The fact that his former students had opened up so much of their personal stories for the film, over years of collaboration, added extra motivation.
“I just felt absolutely obligated,” he admits. “‘We’ve got to make this happen.’ And with that, yeah, there was definitely a lot of pressure and a lot of responsibility.”
At one point in Are We Done Now?, Immanuel’s film-director character Dow has a mini-breakdown to his therapist, distraught over how he’s going to fund his documentary to completion. Let’s just say Immanuel didn’t have to reach that far for that scene.
“That sort-of breakdown was improvised, but I definitely was holding it back all day,” he allows.
For viewers, the care and sensitivity that Immanuel has toward his actor-collaborators comes through. He struck a unique contract with his former students, promising never to ask them to do or say anything in front of the camera that they didn’t believe in, and giving them final say on the script.
“I think we all understand the delicate nature of who tells what stories,” he says.
What is perhaps most striking about Are We Done Now? and its performances is how authentic the acting feels—no surprise, when you consider how rooted they are in real experiences as they were being lived. But there’s an empathy that underlies that, in large part deriving from Immanuel’s own experiences in movies by the likes of B.C. bright lights Bruce Sweeney and Carl Bessai. (In some of those movies, he was billed as Ben Ratner: in 2021, he took his middle name as his surname to avoid being mistaken for Hollywood director-producer Brett Ratner.)
“What I can do is love the characters,” Immanuel reflects. “An actor knows when you have that much love and care for their character. I know it’s very authentically motivating. Ultimately, it’s the best thing I can offer.”
What has been so fascinating for the filmmaker has been the way the characters changed and evolved before his eyes, through the experiences of the actors, between 2020 and 2023, and right up to today. In the film, for example, Onwuka’s Mercy talks about her dream of working in child psychology—and now, five years later, Onwuka can’t attend the Vancouver premiere because she has a thriving practice in that field.

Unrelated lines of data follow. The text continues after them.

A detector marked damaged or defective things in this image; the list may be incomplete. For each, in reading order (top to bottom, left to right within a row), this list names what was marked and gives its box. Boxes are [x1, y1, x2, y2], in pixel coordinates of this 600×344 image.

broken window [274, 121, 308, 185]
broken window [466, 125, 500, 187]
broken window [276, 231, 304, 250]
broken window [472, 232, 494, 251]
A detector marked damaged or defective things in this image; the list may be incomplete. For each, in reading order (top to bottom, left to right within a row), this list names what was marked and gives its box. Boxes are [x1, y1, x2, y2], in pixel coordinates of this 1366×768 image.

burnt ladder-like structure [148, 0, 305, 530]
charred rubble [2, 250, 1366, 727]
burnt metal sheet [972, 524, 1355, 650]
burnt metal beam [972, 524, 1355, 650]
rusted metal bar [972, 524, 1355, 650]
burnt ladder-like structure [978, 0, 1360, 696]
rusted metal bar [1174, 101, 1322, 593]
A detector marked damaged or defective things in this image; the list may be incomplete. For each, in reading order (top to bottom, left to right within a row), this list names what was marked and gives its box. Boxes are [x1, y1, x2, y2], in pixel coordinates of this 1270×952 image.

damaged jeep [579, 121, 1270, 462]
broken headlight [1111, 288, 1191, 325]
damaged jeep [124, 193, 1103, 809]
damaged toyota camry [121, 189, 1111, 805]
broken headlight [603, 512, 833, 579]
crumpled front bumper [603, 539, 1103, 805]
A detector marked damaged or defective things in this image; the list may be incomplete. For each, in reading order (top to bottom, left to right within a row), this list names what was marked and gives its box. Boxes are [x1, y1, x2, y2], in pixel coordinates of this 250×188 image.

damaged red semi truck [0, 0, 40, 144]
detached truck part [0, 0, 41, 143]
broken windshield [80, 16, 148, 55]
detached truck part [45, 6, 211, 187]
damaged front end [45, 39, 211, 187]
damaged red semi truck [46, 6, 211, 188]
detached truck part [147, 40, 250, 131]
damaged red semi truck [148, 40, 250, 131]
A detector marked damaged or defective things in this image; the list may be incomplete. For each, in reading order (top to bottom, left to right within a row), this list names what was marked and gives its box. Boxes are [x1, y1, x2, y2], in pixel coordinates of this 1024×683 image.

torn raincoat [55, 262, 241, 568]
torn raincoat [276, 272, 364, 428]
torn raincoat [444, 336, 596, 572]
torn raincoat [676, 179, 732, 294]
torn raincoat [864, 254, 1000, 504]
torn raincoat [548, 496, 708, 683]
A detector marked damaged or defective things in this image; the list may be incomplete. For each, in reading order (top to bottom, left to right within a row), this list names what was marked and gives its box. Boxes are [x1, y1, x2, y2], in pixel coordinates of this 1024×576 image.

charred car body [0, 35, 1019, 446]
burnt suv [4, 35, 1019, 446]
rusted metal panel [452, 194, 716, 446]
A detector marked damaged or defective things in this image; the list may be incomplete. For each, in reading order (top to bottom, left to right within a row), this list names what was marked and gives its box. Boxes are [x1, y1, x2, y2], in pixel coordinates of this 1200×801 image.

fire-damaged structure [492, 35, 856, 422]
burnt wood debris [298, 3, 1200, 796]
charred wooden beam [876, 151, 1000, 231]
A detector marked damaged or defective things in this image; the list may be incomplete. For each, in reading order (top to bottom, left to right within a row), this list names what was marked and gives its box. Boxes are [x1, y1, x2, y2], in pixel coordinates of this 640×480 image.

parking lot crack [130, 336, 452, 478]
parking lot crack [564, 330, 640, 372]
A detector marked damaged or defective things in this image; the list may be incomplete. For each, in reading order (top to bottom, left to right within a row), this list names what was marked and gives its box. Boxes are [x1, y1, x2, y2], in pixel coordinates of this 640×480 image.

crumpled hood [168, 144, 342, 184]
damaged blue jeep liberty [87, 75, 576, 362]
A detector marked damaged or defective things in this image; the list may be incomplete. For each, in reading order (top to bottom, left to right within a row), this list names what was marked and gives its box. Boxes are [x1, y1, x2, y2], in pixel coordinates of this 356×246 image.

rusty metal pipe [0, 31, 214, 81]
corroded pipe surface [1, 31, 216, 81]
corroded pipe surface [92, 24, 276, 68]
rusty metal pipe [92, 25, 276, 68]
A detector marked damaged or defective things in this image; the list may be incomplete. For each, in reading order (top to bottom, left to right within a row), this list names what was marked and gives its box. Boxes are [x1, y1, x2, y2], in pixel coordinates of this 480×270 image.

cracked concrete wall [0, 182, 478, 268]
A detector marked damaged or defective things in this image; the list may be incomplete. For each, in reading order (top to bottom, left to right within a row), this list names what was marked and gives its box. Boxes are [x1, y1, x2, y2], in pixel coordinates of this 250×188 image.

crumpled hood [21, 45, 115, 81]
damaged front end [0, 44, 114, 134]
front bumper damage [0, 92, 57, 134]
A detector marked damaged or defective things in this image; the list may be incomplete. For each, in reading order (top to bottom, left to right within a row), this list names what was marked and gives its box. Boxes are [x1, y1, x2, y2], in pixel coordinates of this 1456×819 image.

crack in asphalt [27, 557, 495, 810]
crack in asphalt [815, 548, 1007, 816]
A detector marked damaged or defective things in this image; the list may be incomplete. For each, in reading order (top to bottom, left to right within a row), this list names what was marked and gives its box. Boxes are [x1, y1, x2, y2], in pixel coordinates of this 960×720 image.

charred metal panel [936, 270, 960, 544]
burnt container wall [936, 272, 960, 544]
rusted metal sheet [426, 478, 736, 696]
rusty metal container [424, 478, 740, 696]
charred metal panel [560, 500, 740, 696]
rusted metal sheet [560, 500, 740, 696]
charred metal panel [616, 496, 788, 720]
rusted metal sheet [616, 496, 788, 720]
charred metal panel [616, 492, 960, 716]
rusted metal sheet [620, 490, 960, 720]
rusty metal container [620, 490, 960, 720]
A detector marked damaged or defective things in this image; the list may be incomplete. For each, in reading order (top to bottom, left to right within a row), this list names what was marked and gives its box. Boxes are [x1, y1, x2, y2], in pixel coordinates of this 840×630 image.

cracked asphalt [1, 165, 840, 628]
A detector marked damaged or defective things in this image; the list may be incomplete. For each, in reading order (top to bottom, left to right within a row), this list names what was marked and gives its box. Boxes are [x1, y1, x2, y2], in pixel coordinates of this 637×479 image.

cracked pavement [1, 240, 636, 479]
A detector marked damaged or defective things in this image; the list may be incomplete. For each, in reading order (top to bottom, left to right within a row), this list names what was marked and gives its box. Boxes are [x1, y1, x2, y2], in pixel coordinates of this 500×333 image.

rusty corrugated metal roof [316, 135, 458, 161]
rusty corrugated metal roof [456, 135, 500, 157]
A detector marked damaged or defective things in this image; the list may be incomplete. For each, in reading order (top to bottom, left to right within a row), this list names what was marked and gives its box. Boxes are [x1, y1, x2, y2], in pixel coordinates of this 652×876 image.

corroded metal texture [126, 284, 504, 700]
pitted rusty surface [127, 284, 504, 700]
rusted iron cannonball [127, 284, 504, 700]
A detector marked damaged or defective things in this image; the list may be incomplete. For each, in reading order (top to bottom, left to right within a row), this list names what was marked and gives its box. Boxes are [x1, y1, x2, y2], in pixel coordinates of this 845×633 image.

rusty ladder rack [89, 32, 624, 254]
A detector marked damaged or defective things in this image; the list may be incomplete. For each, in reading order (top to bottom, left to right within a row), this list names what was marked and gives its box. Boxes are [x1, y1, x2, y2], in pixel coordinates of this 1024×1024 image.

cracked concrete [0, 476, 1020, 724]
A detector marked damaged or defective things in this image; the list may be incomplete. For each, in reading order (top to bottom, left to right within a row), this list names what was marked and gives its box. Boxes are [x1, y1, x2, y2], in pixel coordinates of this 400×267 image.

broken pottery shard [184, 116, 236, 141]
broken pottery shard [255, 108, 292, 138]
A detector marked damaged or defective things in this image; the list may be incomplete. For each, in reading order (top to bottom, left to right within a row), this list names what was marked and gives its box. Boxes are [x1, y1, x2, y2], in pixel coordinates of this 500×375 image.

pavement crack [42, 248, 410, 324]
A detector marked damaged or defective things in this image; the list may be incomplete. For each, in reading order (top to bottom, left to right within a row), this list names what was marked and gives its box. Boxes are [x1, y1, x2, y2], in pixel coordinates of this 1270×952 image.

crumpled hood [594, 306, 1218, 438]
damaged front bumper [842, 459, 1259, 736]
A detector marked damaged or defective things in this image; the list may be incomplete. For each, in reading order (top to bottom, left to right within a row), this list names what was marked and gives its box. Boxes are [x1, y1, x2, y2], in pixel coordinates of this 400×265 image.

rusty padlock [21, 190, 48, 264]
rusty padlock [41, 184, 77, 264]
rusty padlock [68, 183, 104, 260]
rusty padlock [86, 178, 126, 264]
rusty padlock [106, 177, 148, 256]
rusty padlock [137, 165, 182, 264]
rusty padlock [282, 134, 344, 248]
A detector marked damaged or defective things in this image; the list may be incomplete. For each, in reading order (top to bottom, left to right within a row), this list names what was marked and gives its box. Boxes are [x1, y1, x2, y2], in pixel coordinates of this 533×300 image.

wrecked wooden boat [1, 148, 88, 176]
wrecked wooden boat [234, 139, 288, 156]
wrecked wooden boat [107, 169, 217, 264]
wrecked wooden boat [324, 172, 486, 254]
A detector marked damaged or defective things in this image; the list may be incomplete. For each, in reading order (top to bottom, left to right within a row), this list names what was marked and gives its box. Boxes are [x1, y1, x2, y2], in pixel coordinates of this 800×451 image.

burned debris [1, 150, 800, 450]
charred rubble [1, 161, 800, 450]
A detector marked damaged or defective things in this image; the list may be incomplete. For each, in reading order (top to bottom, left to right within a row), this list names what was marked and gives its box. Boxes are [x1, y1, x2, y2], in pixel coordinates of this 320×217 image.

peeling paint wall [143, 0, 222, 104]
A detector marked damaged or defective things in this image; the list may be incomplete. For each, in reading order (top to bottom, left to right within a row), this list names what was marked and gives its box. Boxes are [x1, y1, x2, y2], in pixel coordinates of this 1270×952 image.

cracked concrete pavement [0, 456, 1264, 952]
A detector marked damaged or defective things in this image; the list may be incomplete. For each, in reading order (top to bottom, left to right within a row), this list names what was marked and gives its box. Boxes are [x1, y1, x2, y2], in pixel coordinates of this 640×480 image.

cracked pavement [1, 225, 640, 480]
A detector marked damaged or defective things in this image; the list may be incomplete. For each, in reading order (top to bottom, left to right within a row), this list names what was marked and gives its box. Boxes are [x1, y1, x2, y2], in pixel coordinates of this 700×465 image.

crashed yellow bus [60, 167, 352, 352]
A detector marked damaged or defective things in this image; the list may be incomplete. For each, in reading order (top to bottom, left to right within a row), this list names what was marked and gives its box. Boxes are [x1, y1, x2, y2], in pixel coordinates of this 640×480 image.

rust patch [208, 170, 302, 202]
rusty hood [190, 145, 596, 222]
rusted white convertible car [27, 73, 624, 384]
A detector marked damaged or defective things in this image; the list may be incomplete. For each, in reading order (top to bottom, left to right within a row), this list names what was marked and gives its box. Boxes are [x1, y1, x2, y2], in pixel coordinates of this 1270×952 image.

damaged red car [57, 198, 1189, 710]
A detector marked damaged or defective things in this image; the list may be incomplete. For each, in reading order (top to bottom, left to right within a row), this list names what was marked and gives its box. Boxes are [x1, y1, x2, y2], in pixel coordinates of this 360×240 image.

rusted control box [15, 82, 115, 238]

“In the film, they’re young characters going through COVID at crucial parts in their life, so the personal arcs in their lives are remarkable to me,” Immanuel marvels. “You know, that’s just so rewarding for me that I’m able to document the truth of their lives and put it into this. That’s the biggest pleasure for me in this collaboration, that we sort of watch them get through maybe the most difficult times of their lives, and they all come out the better for it.”